As for the scopes, please consider that it should be possible to retrieve what scopes a given token has so we who build APIs and are just given an API Key and Token today (API + Refresh-token in the future) can look up the granted scopes using the API.

I share the same concern as @sunnyape

Besides http request from Trello automation, you have backend inbound messages using Trello api or wrappers providing services to integrate with Trello boards.

In the case of GHL, they have transited to Oauth2 for their API2.0 However they provide private integration with scope for use as well. The refresh is manual and I found that to be useful. For apps, Oauth2.0 scheme will be used but the refresh token has a much longer expiry.

Thanks @RasmusWulffJensen. To protect the security of our customers we will no longer provide long lived tokens. Would allowing refresh token up to 90 days alleviate your concerns?

@SGiAdmin - We have taken into consideration how this impacts integrations that take actions thru a single API token and recognize this will require a change from our developer community. We’d like to make the migration as easy as possible, however to protect the security of our customers we will no longer provide long lived tokens. This type of “single user” integration will need to use the refresh token to fetch a fresh access_token on the expiry cadence. We recognize this adds complexity to integrating with Trello and plan to document some examples of different integration types. If you can provide example architectures that are particularly impacted, we can incorporate that in our example documentation.

Here I am talking about FastAPI using py-trello to provide more complex Trello services receiving POST, GET, …etc requests.
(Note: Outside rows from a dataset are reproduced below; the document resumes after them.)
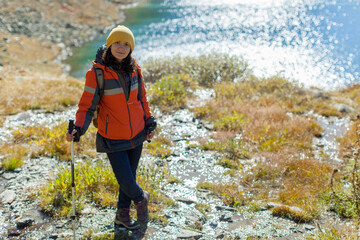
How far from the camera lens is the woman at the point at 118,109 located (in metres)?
4.07

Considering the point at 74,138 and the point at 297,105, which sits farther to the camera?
the point at 297,105

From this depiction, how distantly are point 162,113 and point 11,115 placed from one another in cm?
463

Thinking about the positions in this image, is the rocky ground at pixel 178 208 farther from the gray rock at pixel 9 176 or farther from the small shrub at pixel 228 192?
the small shrub at pixel 228 192

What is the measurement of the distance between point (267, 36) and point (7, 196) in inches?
1116

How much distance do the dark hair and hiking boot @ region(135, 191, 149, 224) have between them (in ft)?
6.07

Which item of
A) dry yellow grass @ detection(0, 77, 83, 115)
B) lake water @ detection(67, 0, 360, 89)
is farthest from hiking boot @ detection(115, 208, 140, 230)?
lake water @ detection(67, 0, 360, 89)

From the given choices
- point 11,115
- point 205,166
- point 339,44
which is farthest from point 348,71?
point 11,115

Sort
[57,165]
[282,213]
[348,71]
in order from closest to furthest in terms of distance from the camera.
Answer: [282,213] → [57,165] → [348,71]

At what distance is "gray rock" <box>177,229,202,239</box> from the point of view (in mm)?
4734

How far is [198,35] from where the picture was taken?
3281 cm

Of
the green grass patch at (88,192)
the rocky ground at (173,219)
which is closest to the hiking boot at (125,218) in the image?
the rocky ground at (173,219)

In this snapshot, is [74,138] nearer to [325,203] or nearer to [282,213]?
[282,213]

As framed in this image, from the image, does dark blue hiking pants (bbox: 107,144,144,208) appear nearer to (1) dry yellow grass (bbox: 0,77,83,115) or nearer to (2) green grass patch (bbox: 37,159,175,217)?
(2) green grass patch (bbox: 37,159,175,217)

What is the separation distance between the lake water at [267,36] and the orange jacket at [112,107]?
15.3m
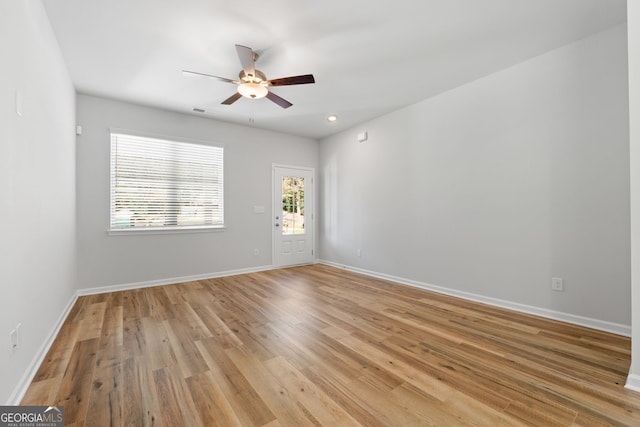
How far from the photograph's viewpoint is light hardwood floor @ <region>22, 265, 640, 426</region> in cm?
155

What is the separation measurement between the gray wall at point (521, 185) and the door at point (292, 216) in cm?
186

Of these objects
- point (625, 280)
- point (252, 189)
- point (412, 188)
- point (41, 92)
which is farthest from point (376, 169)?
point (41, 92)

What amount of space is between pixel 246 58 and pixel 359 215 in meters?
3.48

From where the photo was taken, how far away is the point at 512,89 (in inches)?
125

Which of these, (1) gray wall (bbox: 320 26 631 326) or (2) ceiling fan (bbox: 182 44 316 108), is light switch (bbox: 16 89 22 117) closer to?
(2) ceiling fan (bbox: 182 44 316 108)

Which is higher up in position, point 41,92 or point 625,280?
point 41,92

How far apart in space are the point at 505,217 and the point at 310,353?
2813mm

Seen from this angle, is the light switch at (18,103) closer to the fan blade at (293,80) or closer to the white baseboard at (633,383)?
the fan blade at (293,80)

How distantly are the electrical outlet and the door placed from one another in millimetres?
4328

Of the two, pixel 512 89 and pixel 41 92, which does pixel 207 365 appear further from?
pixel 512 89

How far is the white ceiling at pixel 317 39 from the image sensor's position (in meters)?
2.27

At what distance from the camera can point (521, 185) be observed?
3.12 metres

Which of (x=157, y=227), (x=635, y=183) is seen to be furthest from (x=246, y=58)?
(x=157, y=227)

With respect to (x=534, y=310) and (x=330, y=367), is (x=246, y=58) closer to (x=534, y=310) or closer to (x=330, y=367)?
(x=330, y=367)
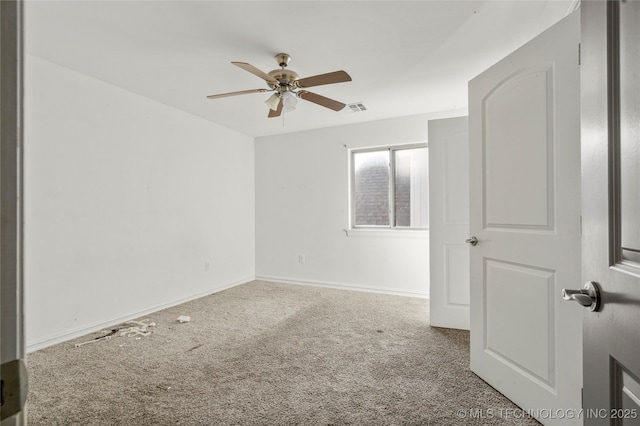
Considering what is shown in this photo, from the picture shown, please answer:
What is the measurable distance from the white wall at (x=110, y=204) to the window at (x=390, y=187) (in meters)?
→ 2.01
They can service http request from Trello automation or from external services. Currently there is a client that uses the api key and token. Granted that the maintainer will have to change the code. So provisions had to be made for use in type cases.

3 months are better than 1 month, but still on the low end:

Examples from other services i have used over the years

Github Access Tokens: You can fully confige number of days and even Never (with a warning though that it is not recommended)

Google APIs: Refresh tokens never expirer

Azure App Registration Secrets: 180 days recommended but up to 24 months

Microsoft Graph: 90 days (and refresh tokens auto-renew on usage)

Strava API: Refresh token never expire

Zendesk: Token never expirer

Star Certificates: 12 months

Slack Tokens: Never Expirer

So as you can see almost all other services do not set expiry so low, and the really good ones make it configurable so it fit all levels of need for security levels

Please don’t shut down the current API tokens. If your concern is that the current auth mechanism doesn’t have what your customers expect, then please add it in addition to the current API tokens.

If you go ahead with this I will need to shut down BenkoBot, BenkoBoard and BenkoDesk, as well as disconnecting the BenkoPhone Trello integration. I will have to turn off the Trellinator webhooks and tell people they can no longer use the project.

These are all legacy projects upon which people still rely but do not generate any growth or significant income that would justify the investment in retooling the authentication everywhere.

I would most likely move away from Trello also, and would encourage my clients to do the same, depending on how difficult it would be for me to invest in updating the authentication mechanisms for my own specific automation use cases.

Thanks,
Iain

This is utterly ridiculous. Some unknown customers want you to abandon the current API’s basic auth for something else, and you just decided to do it? At our company, we have hundreds of automations that have transformed our Trello into a state-of-the-art management system. We’ve spent months building it, and suddenly, you’re shutting it down for no good reason, and it is deeply concerning to us.

I don’t know if this is fully decided or not, BUT PLEASE DO NOT ABANDON BASIC AUTH or at least do not expire current tokens.

Hi @akassab
Please reconsider this decision and make it optional. I agree with @IainDooley that much time, effort, and investment have been spent on Trello automations. I would greatly appreciate it if you could leave the current API in place.